Chatting with Madeline about her birthday party brought back a memory. I was in the fourth grade, and my mom told me I could invite three of my friends to attend the play Young Abe Lincoln at Christian Theological Seminary in the city. Mom asked me who I wanted to take, and I said, Bill and Tim and Ricky. She said, “I didn’t think you liked Ricky. I thought he was mean to you.”
I said, “If I don’t invite him, he’ll say bad things about me.”
Remembering that, it made me so glad to be a geezer, no longer having to earn the approval of unkind people. In our geezer years, we are free. Our ability to bear the scorn of others permits us to defend the weak and face the bullies.

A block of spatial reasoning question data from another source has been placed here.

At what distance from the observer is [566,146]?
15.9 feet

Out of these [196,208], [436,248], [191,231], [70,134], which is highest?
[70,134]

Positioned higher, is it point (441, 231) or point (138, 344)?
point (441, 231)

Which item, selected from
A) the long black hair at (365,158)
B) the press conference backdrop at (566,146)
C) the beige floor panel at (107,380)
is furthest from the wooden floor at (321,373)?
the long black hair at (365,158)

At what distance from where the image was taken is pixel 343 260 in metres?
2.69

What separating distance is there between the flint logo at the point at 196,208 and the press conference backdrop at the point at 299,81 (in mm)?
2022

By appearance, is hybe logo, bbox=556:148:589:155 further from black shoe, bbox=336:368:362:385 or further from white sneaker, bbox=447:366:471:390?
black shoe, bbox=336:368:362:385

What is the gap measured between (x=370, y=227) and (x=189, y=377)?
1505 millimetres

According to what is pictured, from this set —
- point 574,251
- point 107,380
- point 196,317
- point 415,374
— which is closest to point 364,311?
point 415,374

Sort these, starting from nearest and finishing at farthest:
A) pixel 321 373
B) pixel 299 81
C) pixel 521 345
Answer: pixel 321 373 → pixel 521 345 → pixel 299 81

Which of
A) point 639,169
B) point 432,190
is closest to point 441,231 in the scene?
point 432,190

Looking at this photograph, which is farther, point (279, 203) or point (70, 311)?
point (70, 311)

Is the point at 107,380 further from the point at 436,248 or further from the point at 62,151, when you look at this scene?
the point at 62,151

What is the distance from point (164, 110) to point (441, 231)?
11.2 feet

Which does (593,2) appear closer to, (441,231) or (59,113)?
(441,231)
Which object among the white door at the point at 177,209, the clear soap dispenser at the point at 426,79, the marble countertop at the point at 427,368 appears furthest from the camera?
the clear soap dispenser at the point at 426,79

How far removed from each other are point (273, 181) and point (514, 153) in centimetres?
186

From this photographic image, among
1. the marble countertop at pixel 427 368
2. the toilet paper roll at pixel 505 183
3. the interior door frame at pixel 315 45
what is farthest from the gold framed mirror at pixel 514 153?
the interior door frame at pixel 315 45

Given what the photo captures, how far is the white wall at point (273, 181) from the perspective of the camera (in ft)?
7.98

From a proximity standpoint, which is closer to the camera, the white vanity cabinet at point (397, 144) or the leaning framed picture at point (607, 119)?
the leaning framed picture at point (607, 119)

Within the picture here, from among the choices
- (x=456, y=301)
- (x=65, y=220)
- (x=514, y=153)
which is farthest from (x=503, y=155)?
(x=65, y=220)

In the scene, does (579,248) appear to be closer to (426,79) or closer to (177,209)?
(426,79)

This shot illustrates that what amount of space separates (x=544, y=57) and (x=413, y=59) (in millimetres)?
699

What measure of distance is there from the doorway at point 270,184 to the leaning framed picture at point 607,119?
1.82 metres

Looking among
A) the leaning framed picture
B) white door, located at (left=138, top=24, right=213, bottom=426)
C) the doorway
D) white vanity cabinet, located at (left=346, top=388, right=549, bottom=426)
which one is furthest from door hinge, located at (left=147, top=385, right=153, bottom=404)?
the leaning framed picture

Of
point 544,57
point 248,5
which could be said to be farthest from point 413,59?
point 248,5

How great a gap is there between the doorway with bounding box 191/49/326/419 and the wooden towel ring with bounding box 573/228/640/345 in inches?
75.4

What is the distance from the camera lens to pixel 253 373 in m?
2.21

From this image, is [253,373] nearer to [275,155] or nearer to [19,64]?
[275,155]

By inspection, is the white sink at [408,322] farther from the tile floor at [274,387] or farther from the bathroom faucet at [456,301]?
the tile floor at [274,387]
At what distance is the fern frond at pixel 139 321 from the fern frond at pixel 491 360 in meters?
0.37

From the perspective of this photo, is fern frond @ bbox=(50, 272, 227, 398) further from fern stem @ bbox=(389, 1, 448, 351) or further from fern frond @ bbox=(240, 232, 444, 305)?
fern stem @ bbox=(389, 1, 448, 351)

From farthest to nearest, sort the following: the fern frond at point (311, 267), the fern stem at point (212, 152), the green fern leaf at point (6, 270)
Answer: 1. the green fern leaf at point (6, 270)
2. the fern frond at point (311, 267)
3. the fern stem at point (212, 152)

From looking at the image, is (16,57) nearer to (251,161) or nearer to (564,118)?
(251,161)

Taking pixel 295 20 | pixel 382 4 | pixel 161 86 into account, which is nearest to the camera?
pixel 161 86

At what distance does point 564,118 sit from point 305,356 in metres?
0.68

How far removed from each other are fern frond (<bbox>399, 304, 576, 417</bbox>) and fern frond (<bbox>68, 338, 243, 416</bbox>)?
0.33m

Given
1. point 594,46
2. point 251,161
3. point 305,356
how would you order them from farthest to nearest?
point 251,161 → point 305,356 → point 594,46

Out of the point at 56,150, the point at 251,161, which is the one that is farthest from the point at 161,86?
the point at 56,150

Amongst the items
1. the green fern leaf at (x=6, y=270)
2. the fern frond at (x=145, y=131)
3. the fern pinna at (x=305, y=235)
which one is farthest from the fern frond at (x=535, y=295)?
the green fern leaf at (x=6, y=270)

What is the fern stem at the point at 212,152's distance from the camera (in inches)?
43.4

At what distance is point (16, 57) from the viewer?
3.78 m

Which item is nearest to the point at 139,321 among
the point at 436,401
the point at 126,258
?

I don’t think I’ve ever spoken to you about the Quaker Benjamin Lay. He was a dwarf, born to Quaker parents in Colchester, England in 1672. He eventually moved to Barbados where he witnessed the abuse of enslaved people and became an abolitionist. He then moved to Philadelphia, where he set about irritating and infuriating his fellow Quakers with his anti-slavery speeches. We know him today because of something he did while attending Philadelphia Yearly Meeting in 1738, when he rose to his feet, quoted the Bible saying all people were equal under God, then plunged a sword into a Bible containing a bladder of blood-red pokeberry juice, spattering nearby Quakers, several of whom were enslavers, crying out that the blood of the enslaved were upon them. His punishment was swift. He was bodily carried from the meeting room. Four Quaker meetings with whom he was affiliated disowned him, and when he died, some 21 years later, he was buried in an unmarked grave in the cemetery at Abington Friends Meeting. In 2018, 259 years after his death, Southern East Anglia Area Meeting, part of Britain Yearly Meeting, became the last of the four Quaker meetings to reverse his disownment. I do not know if we are ranked in heaven, but if we are, I am persuaded that Benjamin Lay, who cared more about justice than praise, sits in the highest row of glory. Let’s one day sit there with him.